Авторское чтение Солженицына издавалось и до двойного компакт-диска, выпущенного в 2006 году «Автокнигой». Двадцать пять лет тому назад Би-би-си выпускала три аудиокассеты [7] c «Иваном Денисовичем», немало авторского чтения прозы (рассказы, крохотки) было представлено в серии аудиокассет издательства «Страдиз», выпущенных в 1997-м. На эти аудиокниги можно было подписаться по почте или приобрести их по школьной программе в Московском учебном коллекторе.

Будем ждать того, надеюсь, скорого времени, когда аудионаследие Александра Солженицына будет изучено специалистами с не меньшим тщанием, нежели его книги. Тут есть о чем говорить: и о крохотных, но очень интересных разночтениях между напечатанным текстом и аудиоверсией того или иного сочинения. И об очень интересном — действительно артистическом — дареписателя, и о чертах его личности, заложенных и проявляющихся в этом чтении…
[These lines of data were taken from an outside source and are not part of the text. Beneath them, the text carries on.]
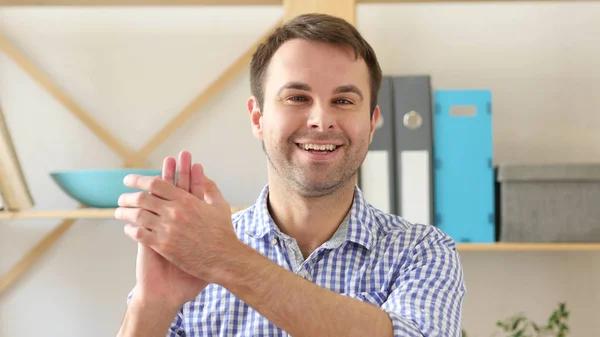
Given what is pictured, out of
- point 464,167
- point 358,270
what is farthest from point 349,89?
point 464,167

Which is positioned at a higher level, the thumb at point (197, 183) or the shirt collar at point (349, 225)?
the thumb at point (197, 183)

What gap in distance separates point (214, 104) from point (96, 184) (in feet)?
1.40

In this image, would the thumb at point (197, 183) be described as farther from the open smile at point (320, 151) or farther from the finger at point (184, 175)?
the open smile at point (320, 151)

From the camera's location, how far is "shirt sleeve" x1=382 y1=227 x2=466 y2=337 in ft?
3.05

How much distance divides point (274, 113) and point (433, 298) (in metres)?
0.37

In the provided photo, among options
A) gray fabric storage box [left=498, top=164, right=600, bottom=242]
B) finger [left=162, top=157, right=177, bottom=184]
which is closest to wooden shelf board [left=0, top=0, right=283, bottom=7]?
gray fabric storage box [left=498, top=164, right=600, bottom=242]

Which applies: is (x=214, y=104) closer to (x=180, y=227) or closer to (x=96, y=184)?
(x=96, y=184)

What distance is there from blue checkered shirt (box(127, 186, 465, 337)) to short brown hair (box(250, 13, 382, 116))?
0.21 metres

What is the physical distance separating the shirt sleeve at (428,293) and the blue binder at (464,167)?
50cm

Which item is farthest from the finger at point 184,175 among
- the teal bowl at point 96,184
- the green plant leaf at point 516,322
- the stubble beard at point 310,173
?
the green plant leaf at point 516,322

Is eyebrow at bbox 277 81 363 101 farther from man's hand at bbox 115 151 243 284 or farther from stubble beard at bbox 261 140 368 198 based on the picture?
man's hand at bbox 115 151 243 284

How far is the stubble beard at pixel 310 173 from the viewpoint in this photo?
1077 millimetres

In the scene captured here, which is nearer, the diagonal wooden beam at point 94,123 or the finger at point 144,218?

Или — вспомнить, как и почему он согласился наговорить фрагменты текста «от автора» для фильма «В круге первом» (2006/07). Я уж не говорю и о том, что внимательное чтение «Теленка» и «Зернышка» также многое прибавит к этой интереснейшей части работы Александра Исаевича. Да и — просто — поразмышлять обо всем этом аудиобогатстве, записях авторского чтения разного времени, которые систематизируются, атрибутируются и, очевидно, готовятся к тем или иным изданиям и переизданиям [8] .

И это не просто записи чтения, это живой Солженицын. Вот о чем хочется думать.

Для меня же, его многолетнего читателя, часы, проведенные наедине с этим голосом, оказались особенным, счастливым событием. Помимо своеобразного, непосредственного — почти — общения , я, как и ожидалось, узнал о его прозе что-то совсем новое, словно открылось в ней еще одно, дополнительное дыхание. А уж стихи-то теперь мне от интонации его и не отделить вовсе.

…А ведь именно с голоса и укладывал он их в память, отсчитывая запоминаемые строфы по знаменитым хлебным четкам, увековеченным стихотворением —

в свою очередь, запечатленным и в звуке.

 

P. S. Сердечно благодарю Наталью Дмитриевну Солженицыну за сообщение о том, чего не знал и о чем не догадывался: оказывается, А. И. живо интересовался автор­ским чтением как явлением культуры, с интересом слушал записи. Что же до своего собственного, начитанного вслух, так он и хотел, чтобы это начитанное — вместе

с книгами — пришло однажды к отечественному читателю. Как и случилось.